Sorry, the spec checking has debug output enabled so it's very verbose. You want to search for the text ERROR:root in the raw log. @lemmy should we keep debug logging enabled for model-checking in the CI? It makes it difficult to sift through the output.

Anyway here is the result:

2024-09-13T21:10:08.0204980Z INFO:root:specifications/Disruptor/Disruptor_MPMC.cfg
2024-09-13T21:10:08.2670270Z INFO:root:specifications/Disruptor/Disruptor_MPMC.cfg in 0.3s vs. 10s expected
2024-09-13T21:10:08.2671430Z ERROR:root:Model specifications/Disruptor/Disruptor_MPMC.cfg expected result success but got 255
2024-09-13T21:10:08.2674970Z ERROR:root:java -enableassertions -Dtlc2.TLC.ide=Github -Dutil.ExecutionStatisticsCollector.id=abcdef60f238424fa70d124d0c77ffff -XX:+UseParallelGC -cp deps/tools/tla2tools.jar:deps/apalache/bin/apalache-mc/lib/apalache.jar:deps/community/modules.jar:deps/tlapm/library tlc2.TLC specifications/Disruptor/Disruptor_MPMC.tla -config specifications/Disruptor/Disruptor_MPMC.cfg -workers auto -lncheck final -cleanup
2024-09-13T21:10:08.2677880Z TLC2 Version 2.20 of Day Month 20?? (rev: caf0c33)
2024-09-13T21:10:08.2680380Z Running breadth-first search Model-Checking with fp 31 and seed -471696565524114047 with 3 workers on 3 cores with 1593MB heap and 64MB offheap memory [pid: 5082] (Mac OS X 14.6.1 aarch64, Eclipse Adoptium 17.0.12 x86_64, MSBDiskFPSet, DiskStateQueue).
2024-09-13T21:10:08.2682070Z Error: TLC threw an unexpected exception.
2024-09-13T21:10:08.2682650Z This was probably caused by an error in the spec or model.
2024-09-13T21:10:08.2683300Z See the User Output or TLC Console for clues to what happened.
2024-09-13T21:10:08.2683890Z The exception was a tlc2.tool.ConfigFileException
2024-09-13T21:10:08.2684460Z : TLC found an error in the configuration file at line 5
2024-09-13T21:10:08.2685000Z It was expecting }, but did not find it.

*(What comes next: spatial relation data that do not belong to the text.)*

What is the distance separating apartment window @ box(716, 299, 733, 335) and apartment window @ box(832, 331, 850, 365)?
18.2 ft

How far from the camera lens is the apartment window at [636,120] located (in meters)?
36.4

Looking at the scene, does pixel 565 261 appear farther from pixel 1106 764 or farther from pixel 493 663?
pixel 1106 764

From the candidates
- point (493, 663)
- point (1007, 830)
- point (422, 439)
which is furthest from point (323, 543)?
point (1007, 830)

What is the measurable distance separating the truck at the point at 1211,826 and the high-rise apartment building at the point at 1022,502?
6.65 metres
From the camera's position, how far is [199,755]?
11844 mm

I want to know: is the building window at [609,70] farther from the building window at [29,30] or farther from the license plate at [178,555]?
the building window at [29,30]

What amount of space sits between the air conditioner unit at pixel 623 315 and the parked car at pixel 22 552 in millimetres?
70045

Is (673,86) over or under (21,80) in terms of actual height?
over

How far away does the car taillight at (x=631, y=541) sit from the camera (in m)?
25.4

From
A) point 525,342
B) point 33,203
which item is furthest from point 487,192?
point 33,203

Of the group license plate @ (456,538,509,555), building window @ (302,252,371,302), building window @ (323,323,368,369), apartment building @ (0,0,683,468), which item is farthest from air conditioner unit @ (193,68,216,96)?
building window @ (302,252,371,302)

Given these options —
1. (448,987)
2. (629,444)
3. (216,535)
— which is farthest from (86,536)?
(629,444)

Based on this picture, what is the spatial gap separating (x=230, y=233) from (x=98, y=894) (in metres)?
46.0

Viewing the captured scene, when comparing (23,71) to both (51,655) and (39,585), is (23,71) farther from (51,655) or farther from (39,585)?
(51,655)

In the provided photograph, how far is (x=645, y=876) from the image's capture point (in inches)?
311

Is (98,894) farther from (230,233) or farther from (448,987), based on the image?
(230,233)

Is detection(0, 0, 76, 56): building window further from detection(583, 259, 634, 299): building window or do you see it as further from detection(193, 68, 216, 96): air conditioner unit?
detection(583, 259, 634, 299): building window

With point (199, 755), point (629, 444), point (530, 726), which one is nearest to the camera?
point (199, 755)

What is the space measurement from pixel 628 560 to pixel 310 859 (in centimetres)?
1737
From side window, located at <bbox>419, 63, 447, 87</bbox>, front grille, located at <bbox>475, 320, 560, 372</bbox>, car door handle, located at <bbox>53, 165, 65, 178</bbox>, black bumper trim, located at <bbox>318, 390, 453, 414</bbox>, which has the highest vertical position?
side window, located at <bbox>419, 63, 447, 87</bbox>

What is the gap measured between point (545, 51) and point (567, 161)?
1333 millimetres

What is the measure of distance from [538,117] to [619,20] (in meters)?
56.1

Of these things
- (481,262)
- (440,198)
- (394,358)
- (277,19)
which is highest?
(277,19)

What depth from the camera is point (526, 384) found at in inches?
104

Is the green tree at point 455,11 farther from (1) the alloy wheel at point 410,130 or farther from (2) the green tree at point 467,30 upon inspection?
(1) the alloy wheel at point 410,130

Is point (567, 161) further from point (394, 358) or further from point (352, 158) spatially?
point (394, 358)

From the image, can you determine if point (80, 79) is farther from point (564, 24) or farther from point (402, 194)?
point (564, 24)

2024-09-13T21:10:08.2685510Z Finished in 00s at (2024-09-13 21:10:08)
2024-09-13T21:10:08.2685800Z 
2024-09-13T21:10:08.2686070Z INFO:root:specifications/Disruptor/Disruptor_MPMC_liveliness.cfg
2024-09-13T21:10:08.5685730Z INFO:root:specifications/Disruptor/Disruptor_MPMC_liveliness.cfg in 0.3s vs. 10s expected
2024-09-13T21:10:08.5687240Z ERROR:root:Model specifications/Disruptor/Disruptor_MPMC_liveliness.cfg expected result success but got 255
2024-09-13T21:10:08.5691920Z ERROR:root:java -enableassertions -Dtlc2.TLC.ide=Github -Dutil.ExecutionStatisticsCollector.id=abcdef60f238424fa70d124d0c77ffff -XX:+UseParallelGC -cp deps/tools/tla2tools.jar:deps/apalache/bin/apalache-mc/lib/apalache.jar:deps/community/modules.jar:deps/tlapm/library tlc2.TLC specifications/Disruptor/Disruptor_MPMC.tla -config specifications/Disruptor/Disruptor_MPMC_liveliness.cfg -workers auto -lncheck final -cleanup
2024-09-13T21:10:08.5695900Z TLC2 Version 2.20 of Day Month 20?? (rev: caf0c33)
2024-09-13T21:10:08.5698330Z Running breadth-first search Model-Checking with fp 130 and seed -5831432232768886009 with 3 workers on 3 cores with 1593MB heap and 64MB offheap memory [pid: 5083] (Mac OS X 14.6.1 aarch64, Eclipse Adoptium 17.0.12 x86_64, MSBDiskFPSet, DiskStateQueue).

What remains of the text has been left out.